## What the exercise asks
In the data below, find each line carrying the string "with" and copy it out.

....

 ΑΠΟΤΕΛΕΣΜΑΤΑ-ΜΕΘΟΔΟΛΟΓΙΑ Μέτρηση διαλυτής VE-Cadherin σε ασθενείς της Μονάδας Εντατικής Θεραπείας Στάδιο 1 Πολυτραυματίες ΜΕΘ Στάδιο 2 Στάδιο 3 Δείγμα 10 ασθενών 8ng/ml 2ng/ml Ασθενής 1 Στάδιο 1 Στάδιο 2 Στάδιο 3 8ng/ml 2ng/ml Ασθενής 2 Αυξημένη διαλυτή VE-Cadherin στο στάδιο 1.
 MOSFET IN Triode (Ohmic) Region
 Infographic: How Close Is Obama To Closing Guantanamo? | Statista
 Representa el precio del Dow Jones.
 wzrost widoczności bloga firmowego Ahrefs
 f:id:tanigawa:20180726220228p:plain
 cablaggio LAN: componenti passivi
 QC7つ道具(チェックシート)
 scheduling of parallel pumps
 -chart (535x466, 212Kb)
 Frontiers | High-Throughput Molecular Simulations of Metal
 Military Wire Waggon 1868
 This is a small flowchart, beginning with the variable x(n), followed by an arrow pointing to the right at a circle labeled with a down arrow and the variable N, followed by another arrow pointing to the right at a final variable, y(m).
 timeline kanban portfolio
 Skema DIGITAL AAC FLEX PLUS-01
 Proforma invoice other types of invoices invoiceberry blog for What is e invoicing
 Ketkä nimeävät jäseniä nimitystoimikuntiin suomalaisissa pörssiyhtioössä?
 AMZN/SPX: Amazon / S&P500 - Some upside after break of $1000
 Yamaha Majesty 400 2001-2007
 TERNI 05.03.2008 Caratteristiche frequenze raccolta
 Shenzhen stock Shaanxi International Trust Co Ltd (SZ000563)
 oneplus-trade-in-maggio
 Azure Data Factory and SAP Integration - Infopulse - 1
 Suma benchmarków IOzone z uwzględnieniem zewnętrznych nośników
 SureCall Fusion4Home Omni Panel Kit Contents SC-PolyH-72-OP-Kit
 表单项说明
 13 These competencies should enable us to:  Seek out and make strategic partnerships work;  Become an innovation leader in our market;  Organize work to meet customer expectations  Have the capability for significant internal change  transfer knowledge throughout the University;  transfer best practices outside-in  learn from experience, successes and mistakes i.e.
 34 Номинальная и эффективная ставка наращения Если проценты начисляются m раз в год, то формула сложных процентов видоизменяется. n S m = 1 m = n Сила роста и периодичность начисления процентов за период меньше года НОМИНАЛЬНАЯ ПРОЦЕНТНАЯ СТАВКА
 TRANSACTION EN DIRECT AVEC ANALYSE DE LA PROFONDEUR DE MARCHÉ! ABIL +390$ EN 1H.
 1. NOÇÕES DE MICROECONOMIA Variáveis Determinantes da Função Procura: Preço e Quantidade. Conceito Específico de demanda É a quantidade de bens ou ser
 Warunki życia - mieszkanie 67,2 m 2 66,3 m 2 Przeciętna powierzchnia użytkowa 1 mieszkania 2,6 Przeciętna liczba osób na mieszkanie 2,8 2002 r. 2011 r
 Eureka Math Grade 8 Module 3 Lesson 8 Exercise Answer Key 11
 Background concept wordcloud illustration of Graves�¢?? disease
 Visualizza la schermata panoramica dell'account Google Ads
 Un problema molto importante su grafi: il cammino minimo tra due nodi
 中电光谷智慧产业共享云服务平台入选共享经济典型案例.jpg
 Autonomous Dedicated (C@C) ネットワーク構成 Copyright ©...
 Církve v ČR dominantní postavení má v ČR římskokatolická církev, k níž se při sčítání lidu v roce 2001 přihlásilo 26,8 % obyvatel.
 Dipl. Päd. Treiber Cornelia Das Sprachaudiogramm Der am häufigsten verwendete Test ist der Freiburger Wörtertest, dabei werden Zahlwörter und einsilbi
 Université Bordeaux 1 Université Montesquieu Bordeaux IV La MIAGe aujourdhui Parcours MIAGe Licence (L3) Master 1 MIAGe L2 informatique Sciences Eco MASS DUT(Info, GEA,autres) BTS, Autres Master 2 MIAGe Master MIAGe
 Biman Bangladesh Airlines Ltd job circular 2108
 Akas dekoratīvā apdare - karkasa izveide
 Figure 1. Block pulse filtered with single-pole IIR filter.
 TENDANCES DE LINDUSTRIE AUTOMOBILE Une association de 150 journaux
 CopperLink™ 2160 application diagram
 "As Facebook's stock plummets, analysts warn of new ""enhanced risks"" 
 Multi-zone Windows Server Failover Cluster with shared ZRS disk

....

## Task solution
 This is a small flowchart, beginning with the variable x(n), followed by an arrow pointing to the right at a circle labeled with a down arrow and the variable N, followed by another arrow pointing to the right at a final variable, y(m).
 Figure 1. Block pulse filtered with single-pole IIR filter.
 Multi-zone Windows Server Failover Cluster with shared ZRS disk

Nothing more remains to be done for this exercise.